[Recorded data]
==========

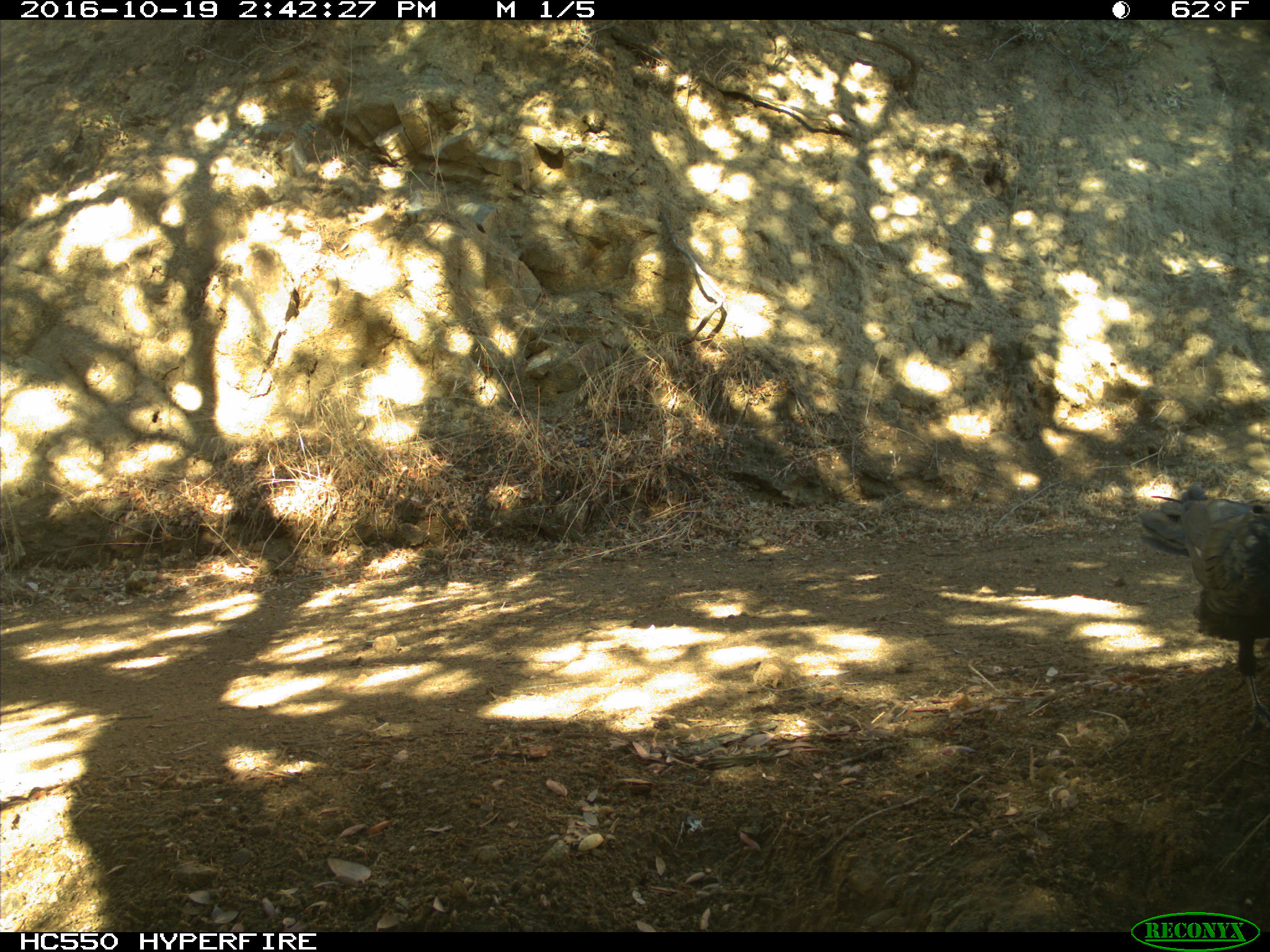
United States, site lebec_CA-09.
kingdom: Animalia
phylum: Chordata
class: Aves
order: Passeriformes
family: Corvidae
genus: Corvus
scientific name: Corvus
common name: crows and ravens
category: unidentified corvus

==========

What you should do:
The line with "kingdom: Animalia", the last line of the data above, and every line between them should be duplicated exactly, with nothing else.

Written answer:
kingdom: Animalia
phylum: Chordata
class: Aves
order: Passeriformes
family: Corvidae
genus: Corvus
scientific name: Corvus
common name: crows and ravens
category: unidentified corvus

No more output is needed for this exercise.